O tom melancólico está presente em toda a obra, e é inevitável a sensação desde o início de que há algo de podre naquela missão do detetive Gittes. Especialista em desvendar casos de adultério, Gittes se depara com situações pra lá de inusitadas, onde o poder dá as cartas e de uma hora para outra tudo parece não ter mais saída.
Depois da trágica morte de sua esposa Sharon Tate – assassinada em 1969 -, Polanski começou a se envolver em projetos intimistas e amargos como “Macbeth” (1971), “O Inquilino” (1976) e “Tess – Uma Lição de Vida” (1979), onde seus personagens são inevitavelmente massacrados pelo destino. “Chinatown” é a maior de suas obras, e também aquela que melhor representa seu cinema autoral. Difícil não relacionar seu emblemático final com a sensação de impotência que abateu o diretor em sua tragédia familiar.

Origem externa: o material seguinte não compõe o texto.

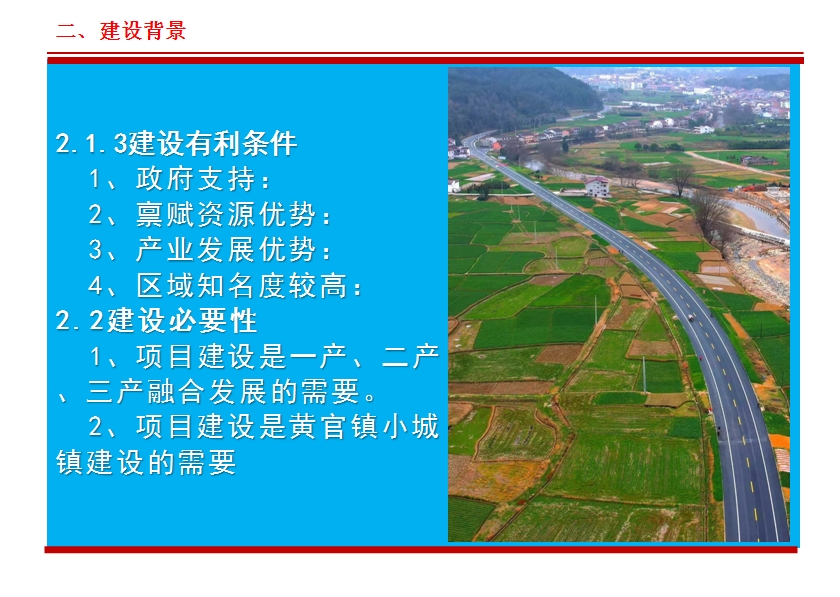 二、建设背景

2.1.3建设有利条件
1、政府支持：
2、禀赋资源优势：
3、产业发展优势：
4、区域知名度较高：
2.2建设必要性
1、项目建设是一产、二产、三产融合发展的需要。
2、项目建设是黄官镇小城镇建设的需要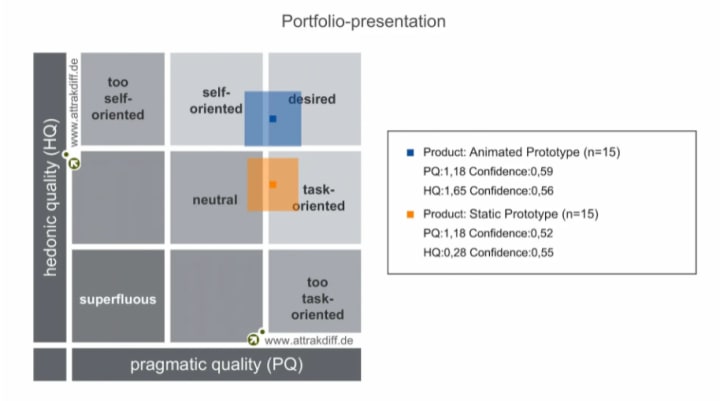 Portfolio-presentation

hedonic quality (HQ)

www.attrakdiff.de

too self-oriented

self-oriented

desired

neutral

task-oriented

superfluous

too task-oriented

www.attrakdiff.de

pragmatic quality (PQ)

Product: Animated Prototype (n=15)
PQ:1,18 Confidence:0,59
HQ:1,65 Confidence:0,56

Product: Static Prototype (n=15)
PQ:1,18 Confidence:0,52
HQ:0,28 Confidence:0,55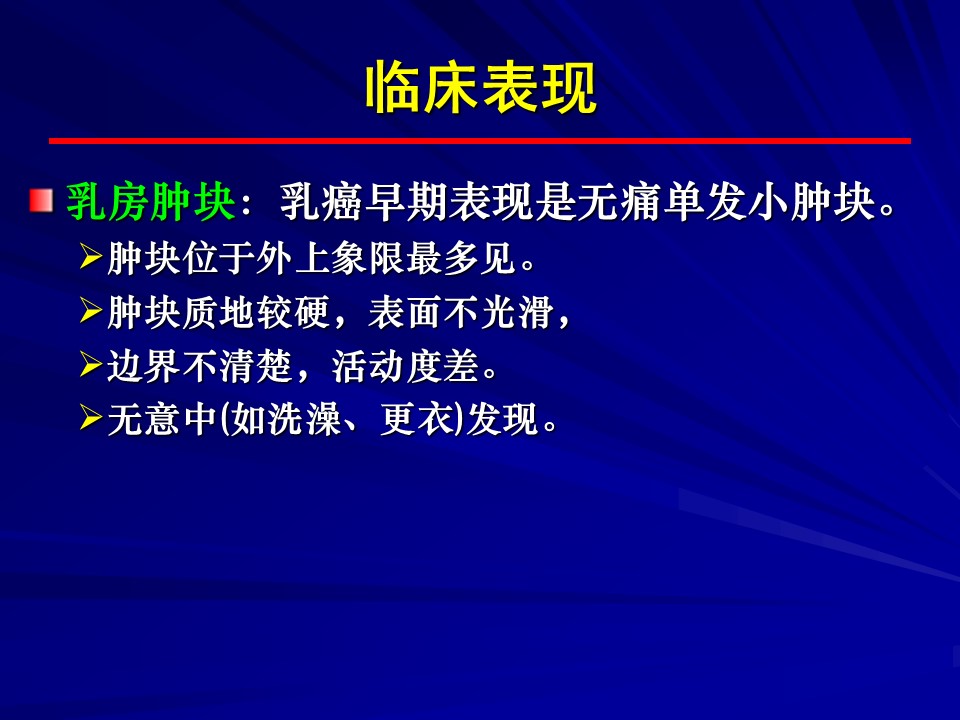 临床表现

乳房肿块：乳癌早期表现是无痛单发小肿块。

➢肿块位于外上象限最多见。

➢肿块质地较硬，表面不光滑，

➢边界不清楚，活动度差。

➢无意中(如洗澡、更衣)发现。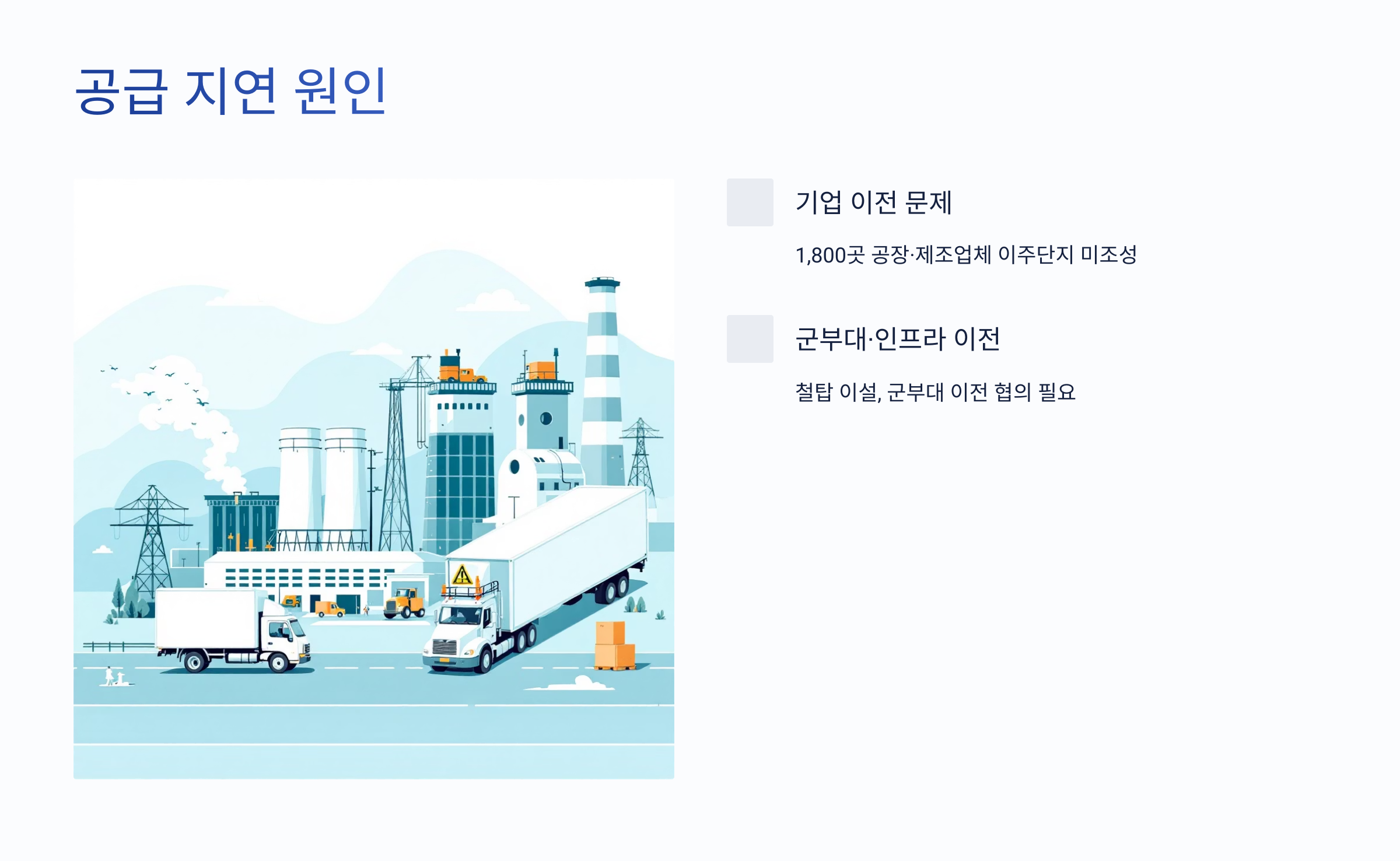 공급 지연 원인

기업 이전 문제

1,800곳 공장·제조업체 이주단지 미조성

군부대·인프라 이전

철탑 이설, 군부대 이전 협의 필요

Com uma direção espetacular de Roman Polanski (que interpreta aqui o personagem que corta o nariz do protagonista), “Chinatown” conta com um elenco formidável: Jack Nicholson está perfeito no papel do detetive durão, enquanto Faye Dunaway encarna muito bem a personagem feminina principal que esconde terríveis segredos. O veterano diretor John Huston (“O Falcão Maltês”, “O Tesouro de Sierra Madre”) injeta autoridade no papel do temível Cross. Burt young (indicado ao Oscar de ator coadjuvante por “Rocky – Um Lutador”) e Diane Ladd (“Alice Não Mora Mais Aqui”, “Coração Selvagem”) também estão no elenco.
“Chinatown” foi indicado a 11 Oscars: Filme, direção, roteiro original, ator, atriz, fotografia, edição, som, trilha sonora, direção de arte e figurino, vencendo roteiro original. Venceu ainda o Globo de Ouro de filme drama, ator em drama, ator e roteiro e o BAFTA de direção, roteiro e ator.
Em 1990, Jack Nicholson dirigiu e estrelou uma continuação chamada “A Chave do Enigma”, mas o fracasso de crítica e público deste acabou impossibilitando uma terceira parte elaborada pelo roteirista Robert Towne.
A lendária frase dita no final de “Chinatown” sintetiza toda a obra. No final das contas, o detetive Gittes deveria não apenas ter esquecido Chinatown, mas também toda aquela poderosa família que aos poucos vai lhe empurrando para o abismo.
Agradecimento especial: Ana Luiza.
Resumo
Melhor neo-noir do cinema, “Chinatown” é um excelente estudo sobre poder e ambição.